Aujourd’hui, près d’un demi-siècle plus tard, si cette dernière étape élyséenne a su donner au Tour quelques unes de ses dramaturgies ou séquences les plus marquantes, avec bien sûr les fameuses 8 secondes de 1989, mais aussi lors de la première édition l’attaque de Merckx dès le km0, l’échappée victorieuse des 2 premiers du Classement Général Hinault et Zoetemelk en 1979, le sprint rageur d’un Hinault en jaune en 1982, l’entrée solitaire sur la Concorde de Greg LeMond en 1991, ou encore la spectaculaire cabriole d’Abdoujaparov cette même année, force est de constater que depuis une quinzaine d’années le scénario de cette dernière  journée du Tour est devenu totalement prévisible et verrouillé : une procession devant les caméras entre la périphérie de l’Ile-de-France et la capitale, agrémentée par quelques interviews de coureurs et directeurs sportifs et par la coupe de champagne du maillot jaune, puis un critérium de quelques boucles entre l’Arc de Triomphe et les Tuileries achevé par un sprint massif réglé par le maillot vert ou l’un de ses concurrents immédiats.
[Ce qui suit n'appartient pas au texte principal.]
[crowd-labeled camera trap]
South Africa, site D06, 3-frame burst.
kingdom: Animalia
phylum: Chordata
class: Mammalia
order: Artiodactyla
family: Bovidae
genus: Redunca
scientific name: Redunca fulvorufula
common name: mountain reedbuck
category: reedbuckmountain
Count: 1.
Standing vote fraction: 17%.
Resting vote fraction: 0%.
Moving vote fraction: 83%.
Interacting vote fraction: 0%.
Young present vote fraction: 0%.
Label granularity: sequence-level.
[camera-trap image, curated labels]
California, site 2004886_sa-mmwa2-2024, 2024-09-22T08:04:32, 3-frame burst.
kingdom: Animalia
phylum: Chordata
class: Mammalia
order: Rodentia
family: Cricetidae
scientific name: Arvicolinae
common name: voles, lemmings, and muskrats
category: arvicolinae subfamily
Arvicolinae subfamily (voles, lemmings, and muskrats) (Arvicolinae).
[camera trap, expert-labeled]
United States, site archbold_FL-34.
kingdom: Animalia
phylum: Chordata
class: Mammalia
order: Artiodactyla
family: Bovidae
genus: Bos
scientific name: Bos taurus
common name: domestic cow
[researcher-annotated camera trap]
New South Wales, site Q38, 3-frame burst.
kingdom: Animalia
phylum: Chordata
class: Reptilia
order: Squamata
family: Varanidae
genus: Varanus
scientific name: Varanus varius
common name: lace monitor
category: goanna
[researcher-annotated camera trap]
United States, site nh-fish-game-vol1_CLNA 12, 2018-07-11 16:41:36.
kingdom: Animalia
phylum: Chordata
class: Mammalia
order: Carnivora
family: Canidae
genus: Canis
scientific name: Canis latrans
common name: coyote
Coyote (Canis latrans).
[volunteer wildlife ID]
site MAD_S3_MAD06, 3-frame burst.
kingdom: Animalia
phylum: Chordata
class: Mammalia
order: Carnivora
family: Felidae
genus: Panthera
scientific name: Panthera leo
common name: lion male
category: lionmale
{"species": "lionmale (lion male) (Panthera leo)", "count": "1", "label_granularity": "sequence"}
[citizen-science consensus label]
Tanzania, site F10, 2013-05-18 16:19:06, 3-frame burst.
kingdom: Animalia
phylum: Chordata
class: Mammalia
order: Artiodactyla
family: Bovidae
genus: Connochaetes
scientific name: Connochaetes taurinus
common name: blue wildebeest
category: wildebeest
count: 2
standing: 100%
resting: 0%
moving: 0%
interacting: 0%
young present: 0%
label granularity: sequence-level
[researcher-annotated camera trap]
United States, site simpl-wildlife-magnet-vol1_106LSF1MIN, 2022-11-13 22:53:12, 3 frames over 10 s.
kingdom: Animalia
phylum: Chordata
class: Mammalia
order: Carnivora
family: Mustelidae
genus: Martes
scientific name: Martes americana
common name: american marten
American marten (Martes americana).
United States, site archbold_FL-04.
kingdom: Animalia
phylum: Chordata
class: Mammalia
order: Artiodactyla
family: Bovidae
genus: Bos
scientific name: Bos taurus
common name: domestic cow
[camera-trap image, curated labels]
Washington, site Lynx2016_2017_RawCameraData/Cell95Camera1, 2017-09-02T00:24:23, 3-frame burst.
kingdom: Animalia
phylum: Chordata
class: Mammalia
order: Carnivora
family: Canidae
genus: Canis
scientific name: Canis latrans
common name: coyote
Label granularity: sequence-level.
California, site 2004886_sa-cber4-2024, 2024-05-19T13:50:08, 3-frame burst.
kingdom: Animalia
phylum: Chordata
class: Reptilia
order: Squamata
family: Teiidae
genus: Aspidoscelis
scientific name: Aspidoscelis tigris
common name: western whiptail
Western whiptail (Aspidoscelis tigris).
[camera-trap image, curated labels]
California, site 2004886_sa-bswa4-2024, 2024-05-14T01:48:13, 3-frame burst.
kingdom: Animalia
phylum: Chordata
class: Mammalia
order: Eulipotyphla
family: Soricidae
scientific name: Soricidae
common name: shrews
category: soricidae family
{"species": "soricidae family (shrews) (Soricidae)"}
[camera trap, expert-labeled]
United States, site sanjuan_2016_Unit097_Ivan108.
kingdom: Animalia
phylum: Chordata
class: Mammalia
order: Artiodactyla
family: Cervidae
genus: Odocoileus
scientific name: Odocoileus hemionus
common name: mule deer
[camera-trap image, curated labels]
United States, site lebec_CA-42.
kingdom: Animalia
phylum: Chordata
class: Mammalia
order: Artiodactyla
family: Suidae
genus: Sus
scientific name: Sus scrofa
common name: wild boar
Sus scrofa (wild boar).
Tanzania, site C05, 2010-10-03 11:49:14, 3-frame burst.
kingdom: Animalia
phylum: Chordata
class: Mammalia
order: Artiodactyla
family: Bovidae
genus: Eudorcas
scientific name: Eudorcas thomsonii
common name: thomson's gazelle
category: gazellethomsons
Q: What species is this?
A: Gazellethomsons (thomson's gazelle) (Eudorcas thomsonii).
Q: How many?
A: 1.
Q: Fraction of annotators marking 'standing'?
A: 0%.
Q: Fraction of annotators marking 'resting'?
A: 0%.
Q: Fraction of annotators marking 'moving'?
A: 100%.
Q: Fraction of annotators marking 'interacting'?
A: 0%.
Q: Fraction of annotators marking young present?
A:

Sportivement, une journée pour rien, presqu’une non-étape, aux dires des mauvaises langues : en comparaison, le Giro laisse ouverte jusqu’à la fin la course pour le classement général, la maglia rosa pouvant changer d’épaules au terme des tous derniers kilomètres comme bien sûr l’an dernier, quand Tao Geogheghan Hart et Jay Hindley s’étaient retrouvés dans la même seconde le matin du dernier jour, ou en 2017, Nairo Quintana ne cédant son paletot rosé à Tom Dumoulin qu’au terme du dernier dimanche.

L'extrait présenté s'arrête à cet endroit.